2. Methods 2.1. Study design We designed a matched, case-controlled pilot study in a tertiary medical center, namely the Chaim Sheba Medical Center, Tel Hashomer, Israel. We compared HCMV viral loads in peripheral blood and tumor cells in 19 patients recently diagnosed with malignant gliomas to a matched control group comprising 19 patients recently diagnosed with non-malignant brain tumors. Each patient was tested for seropositivity or negativity for HCMV immunoglobulin (Ig) G/IgM. Subjects were matched according to the following parameters: age (±3 years), sex, and smoking habit. The study was approved by Sheba Medical Center’s Institutional Review Board. 2.2. Study population The study group comprised 19 patients from the neurosurgical ward at Chaim Sheba Medical Center who were recently diagnosed with malignant gliomas. Tissue samples were obtained by biopsy or surgical resection, and were reviewed by a board certified pathologist. Each patient signed an informed consent form to participate in this study. The control group comprised 19 patients from the neurosurgical ward at Chaim Sheba Medical Center who were recently diagnosed with non-malignant brain tumors. Each patient signed an informed consent form to participate in this study. Exclusion criteria were lymphopenia, prior medical treatment with steroids, prior medical history consistent with malignancies, and chemotherapy or radiotherapy treatment at enlistment or within 24 months prior to enlistment.

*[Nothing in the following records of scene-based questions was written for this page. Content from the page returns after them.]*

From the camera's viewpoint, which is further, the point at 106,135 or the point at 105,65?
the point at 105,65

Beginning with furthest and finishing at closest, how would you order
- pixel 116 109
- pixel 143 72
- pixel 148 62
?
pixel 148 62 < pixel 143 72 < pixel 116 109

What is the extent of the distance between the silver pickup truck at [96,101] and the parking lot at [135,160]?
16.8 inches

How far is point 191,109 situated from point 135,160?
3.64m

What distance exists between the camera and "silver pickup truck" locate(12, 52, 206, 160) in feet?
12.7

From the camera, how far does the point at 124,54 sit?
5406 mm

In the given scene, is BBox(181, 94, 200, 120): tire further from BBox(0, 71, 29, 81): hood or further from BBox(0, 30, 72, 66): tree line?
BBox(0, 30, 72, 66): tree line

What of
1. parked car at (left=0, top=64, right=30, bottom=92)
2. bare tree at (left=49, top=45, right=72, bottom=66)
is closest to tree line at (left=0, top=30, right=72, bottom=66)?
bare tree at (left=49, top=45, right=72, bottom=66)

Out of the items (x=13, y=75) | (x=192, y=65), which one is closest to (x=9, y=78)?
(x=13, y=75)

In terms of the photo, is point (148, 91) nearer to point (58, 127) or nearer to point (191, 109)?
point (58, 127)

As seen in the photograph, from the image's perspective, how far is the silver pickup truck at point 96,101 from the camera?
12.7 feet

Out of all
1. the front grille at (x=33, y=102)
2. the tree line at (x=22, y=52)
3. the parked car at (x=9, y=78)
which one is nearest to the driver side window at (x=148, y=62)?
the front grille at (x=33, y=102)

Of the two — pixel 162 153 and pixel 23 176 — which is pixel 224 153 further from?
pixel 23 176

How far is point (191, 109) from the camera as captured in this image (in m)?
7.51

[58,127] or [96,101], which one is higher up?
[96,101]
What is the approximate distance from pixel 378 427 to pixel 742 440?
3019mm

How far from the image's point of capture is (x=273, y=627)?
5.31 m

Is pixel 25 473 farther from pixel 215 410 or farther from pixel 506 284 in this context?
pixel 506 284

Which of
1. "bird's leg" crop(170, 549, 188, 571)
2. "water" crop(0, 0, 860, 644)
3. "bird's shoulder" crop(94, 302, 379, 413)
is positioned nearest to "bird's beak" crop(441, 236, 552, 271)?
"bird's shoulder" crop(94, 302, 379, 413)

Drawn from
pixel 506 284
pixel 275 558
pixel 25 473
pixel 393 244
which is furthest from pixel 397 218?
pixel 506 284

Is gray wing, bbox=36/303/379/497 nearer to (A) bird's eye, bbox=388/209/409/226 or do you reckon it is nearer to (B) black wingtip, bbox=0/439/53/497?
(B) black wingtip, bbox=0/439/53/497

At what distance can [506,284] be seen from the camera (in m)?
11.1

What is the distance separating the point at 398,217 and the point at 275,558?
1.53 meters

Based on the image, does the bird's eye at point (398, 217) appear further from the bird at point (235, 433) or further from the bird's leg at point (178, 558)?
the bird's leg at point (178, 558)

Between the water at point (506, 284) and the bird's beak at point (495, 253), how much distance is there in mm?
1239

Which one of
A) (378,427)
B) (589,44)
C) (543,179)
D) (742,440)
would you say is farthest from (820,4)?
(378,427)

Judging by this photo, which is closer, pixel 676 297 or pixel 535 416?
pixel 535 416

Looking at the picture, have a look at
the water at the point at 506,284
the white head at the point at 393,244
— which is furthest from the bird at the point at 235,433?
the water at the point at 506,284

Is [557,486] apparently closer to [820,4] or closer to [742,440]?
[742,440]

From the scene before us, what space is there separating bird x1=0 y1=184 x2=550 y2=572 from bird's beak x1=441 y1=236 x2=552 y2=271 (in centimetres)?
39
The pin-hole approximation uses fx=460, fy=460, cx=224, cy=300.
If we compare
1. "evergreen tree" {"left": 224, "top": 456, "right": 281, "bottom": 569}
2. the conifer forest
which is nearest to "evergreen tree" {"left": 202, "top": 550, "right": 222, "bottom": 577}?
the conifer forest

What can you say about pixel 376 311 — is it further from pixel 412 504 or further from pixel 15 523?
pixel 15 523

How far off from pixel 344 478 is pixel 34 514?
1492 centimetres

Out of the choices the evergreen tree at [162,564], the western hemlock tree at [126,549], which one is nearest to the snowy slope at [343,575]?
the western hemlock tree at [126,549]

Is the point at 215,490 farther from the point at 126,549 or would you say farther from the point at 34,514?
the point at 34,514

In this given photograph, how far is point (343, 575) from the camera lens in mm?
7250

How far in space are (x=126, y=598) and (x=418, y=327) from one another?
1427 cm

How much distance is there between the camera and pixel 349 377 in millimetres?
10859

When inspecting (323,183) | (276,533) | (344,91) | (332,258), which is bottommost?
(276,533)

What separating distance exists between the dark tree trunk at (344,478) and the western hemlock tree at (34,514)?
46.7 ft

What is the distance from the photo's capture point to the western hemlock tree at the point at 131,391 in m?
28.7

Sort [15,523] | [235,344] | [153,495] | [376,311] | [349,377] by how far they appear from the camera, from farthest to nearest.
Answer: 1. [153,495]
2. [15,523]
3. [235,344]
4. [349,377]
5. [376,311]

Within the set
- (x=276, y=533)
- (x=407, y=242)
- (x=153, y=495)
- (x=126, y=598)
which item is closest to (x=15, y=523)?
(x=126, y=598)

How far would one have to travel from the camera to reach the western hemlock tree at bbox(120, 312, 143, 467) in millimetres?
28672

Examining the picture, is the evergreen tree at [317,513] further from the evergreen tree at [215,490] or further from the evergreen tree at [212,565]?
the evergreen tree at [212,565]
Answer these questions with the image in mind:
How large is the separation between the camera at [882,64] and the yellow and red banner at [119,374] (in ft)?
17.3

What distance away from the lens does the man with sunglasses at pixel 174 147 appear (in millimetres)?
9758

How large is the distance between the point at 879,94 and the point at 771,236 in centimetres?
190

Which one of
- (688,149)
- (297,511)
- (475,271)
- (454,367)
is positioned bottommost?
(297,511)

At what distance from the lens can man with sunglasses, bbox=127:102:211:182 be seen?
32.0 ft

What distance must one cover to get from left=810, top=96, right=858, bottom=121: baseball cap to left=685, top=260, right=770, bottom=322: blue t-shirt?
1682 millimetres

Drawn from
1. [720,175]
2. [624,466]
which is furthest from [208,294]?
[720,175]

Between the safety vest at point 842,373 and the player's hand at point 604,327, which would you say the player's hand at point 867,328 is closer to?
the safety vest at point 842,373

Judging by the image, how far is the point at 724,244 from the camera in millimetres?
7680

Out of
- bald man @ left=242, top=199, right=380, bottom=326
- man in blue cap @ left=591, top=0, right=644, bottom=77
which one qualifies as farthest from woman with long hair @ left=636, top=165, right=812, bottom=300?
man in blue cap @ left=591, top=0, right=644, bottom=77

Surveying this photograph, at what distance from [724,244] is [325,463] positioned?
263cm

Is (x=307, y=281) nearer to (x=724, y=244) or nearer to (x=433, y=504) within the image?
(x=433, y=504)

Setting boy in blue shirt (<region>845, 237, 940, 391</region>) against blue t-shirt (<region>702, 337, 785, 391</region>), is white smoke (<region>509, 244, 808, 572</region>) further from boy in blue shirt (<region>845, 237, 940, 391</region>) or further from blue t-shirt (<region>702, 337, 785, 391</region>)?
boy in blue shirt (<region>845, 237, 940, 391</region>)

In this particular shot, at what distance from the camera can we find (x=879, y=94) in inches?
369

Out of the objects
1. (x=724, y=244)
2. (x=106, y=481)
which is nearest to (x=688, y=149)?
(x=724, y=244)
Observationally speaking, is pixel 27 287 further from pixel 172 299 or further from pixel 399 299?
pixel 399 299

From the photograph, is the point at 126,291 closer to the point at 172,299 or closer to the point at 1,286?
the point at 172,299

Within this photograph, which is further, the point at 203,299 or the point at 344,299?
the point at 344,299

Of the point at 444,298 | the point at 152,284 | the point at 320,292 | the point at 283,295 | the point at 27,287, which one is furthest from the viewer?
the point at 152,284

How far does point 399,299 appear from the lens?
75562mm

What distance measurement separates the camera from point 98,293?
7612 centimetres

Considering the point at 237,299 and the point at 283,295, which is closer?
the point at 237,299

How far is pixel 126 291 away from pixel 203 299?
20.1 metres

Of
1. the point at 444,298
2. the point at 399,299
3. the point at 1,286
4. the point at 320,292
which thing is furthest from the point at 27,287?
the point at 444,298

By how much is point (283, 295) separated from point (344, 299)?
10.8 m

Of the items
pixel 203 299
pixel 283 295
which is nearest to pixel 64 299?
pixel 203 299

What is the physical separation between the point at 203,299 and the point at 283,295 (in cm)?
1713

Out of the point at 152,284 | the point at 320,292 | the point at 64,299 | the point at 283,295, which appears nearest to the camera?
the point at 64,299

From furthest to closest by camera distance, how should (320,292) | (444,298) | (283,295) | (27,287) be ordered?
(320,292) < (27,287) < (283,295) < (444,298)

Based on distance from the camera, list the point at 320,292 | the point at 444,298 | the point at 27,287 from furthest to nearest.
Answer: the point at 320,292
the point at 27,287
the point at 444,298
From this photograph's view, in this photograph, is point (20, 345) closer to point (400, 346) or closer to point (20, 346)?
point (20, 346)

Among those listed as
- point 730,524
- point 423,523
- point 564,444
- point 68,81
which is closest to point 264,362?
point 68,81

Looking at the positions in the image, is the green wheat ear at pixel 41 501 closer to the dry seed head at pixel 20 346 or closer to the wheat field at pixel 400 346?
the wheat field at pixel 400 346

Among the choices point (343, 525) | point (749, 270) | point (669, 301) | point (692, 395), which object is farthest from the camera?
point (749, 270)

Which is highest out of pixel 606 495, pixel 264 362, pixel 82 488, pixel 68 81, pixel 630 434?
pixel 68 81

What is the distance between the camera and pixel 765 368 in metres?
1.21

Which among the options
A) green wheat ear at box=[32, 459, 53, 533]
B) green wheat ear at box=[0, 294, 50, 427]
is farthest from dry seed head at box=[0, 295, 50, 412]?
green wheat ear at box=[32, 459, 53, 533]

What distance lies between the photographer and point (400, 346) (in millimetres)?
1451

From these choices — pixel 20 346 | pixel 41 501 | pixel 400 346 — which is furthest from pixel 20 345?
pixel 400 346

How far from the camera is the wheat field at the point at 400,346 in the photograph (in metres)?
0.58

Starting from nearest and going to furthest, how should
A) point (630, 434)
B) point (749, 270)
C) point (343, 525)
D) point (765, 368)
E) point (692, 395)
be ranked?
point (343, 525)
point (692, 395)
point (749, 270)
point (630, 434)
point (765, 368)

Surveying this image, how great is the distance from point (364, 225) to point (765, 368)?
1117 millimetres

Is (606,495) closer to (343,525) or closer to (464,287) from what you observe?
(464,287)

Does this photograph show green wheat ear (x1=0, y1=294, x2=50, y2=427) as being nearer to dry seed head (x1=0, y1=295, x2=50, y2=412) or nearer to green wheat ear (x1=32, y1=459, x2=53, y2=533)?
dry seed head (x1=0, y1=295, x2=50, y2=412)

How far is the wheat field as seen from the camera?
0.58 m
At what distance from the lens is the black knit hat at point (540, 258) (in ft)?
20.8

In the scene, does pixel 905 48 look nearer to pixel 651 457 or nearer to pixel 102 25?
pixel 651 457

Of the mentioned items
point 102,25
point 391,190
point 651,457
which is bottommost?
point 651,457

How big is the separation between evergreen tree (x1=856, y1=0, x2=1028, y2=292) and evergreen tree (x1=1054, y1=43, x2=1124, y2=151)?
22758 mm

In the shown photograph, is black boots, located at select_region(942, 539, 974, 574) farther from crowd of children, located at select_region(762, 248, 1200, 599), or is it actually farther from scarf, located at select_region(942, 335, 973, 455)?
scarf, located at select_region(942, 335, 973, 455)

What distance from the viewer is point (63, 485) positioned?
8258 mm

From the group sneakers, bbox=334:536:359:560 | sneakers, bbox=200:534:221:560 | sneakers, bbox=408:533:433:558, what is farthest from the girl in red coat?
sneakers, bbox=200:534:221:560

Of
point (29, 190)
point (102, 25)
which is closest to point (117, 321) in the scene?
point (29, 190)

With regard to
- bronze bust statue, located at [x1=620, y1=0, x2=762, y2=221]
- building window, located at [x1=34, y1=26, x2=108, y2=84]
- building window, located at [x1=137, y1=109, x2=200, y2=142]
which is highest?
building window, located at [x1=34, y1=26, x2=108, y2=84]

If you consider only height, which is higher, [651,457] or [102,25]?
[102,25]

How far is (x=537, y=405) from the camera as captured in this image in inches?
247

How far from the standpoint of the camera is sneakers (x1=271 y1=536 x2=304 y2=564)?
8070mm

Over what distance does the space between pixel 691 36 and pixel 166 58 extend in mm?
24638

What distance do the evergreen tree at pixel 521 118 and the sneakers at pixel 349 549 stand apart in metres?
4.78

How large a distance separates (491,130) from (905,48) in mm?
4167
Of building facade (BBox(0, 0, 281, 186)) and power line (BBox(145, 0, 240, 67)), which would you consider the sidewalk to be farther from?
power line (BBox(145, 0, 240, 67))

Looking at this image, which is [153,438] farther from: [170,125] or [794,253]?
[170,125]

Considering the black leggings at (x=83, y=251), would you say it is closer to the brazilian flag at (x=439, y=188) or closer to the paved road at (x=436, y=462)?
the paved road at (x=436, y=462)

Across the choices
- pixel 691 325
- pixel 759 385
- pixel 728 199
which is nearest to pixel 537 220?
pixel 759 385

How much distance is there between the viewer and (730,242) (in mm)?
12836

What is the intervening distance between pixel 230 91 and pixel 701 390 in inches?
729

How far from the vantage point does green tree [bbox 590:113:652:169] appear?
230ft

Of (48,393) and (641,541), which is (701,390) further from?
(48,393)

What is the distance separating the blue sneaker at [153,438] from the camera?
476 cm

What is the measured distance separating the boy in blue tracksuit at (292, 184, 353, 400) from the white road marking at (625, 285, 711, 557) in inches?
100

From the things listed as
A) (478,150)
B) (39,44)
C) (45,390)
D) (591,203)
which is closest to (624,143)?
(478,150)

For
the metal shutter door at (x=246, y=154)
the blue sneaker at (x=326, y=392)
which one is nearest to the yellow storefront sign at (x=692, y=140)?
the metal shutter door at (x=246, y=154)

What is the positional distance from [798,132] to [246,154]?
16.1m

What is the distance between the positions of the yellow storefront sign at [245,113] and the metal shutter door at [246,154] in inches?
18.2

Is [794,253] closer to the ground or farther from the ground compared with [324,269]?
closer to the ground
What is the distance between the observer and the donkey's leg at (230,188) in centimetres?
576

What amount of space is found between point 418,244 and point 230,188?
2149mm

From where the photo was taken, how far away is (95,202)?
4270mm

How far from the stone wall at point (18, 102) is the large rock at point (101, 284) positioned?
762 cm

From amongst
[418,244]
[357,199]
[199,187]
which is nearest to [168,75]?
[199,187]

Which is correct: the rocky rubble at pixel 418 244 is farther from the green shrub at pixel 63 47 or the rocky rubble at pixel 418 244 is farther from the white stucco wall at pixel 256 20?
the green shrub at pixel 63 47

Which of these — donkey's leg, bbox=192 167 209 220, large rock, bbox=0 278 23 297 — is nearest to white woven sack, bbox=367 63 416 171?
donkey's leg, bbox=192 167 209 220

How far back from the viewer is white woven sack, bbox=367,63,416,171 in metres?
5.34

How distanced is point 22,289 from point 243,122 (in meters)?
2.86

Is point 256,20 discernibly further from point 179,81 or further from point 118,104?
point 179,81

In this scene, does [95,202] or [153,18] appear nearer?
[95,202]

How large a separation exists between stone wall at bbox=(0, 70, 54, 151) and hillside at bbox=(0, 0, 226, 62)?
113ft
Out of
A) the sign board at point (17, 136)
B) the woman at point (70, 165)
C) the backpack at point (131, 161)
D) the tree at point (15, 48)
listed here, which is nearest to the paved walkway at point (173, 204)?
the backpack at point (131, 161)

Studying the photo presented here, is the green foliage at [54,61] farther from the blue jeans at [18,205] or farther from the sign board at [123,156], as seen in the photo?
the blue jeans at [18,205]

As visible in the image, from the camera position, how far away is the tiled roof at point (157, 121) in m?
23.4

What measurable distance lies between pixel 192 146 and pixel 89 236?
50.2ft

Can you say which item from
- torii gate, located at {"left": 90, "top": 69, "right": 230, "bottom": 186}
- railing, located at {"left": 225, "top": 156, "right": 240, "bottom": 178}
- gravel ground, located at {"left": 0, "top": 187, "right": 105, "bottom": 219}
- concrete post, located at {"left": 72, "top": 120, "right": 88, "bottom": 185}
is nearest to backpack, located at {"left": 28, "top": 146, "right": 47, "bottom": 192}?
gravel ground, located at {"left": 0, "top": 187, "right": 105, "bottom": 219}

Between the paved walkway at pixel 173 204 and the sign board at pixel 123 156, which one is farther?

2.3. Sample collection Peripheral blood samples were obtained with disposable needles. Peripheral blood (5 ml) was drawn into an ethylenediaminetetraacetic acid-coated test tube and immediately sent to the national virologic laboratory at Sheba Medical Center. Every sample was tested for HCMV IgG and IgM, and real-time PCR for HCMV DNA was performed for every sample. Tumor cell samples were obtained during surgical resection or with a needle biopsy. For PCR, samples were kept cool (4°C) and sterile, and were sent immediately to the virology laboratory at Sheba Medical Center. All samples were processed within 24 hours of procurement. Every sample was tested for HCMV DNA using real-time PCR. Real-time PCR was performed using the TaqMan method in the National Virology Lab at Sheba Medical Center. To produce nucleic acids from the different samples we used the MagNa pure system (Roche Applied Science, Indianapolis, IN, USA). Approximately 200 lL of sample produced 100 lL DNA, from which 10 lL was used for every reaction and 5 lL was used as an internal control. To minimize the possibility of contamination, different phases of the reaction were performed in separate and distant areas: nucleic acids were extracted in one room; reagents and primers for the PCR were prepared in a second, clean room; and the reaction was performed in a third room. DNA amplification was performed by real-time PCR with specific primers for HCMV glycoprotein B and IE. An internal control was obtained using RNASE-P. We aimed at amplifying cytomegalovirus glycoprotein B (UL55) and immediate early proteins. Table 1 lists the primers and probes that we used. Positive results were sequenced for HCMV glycoprotein B.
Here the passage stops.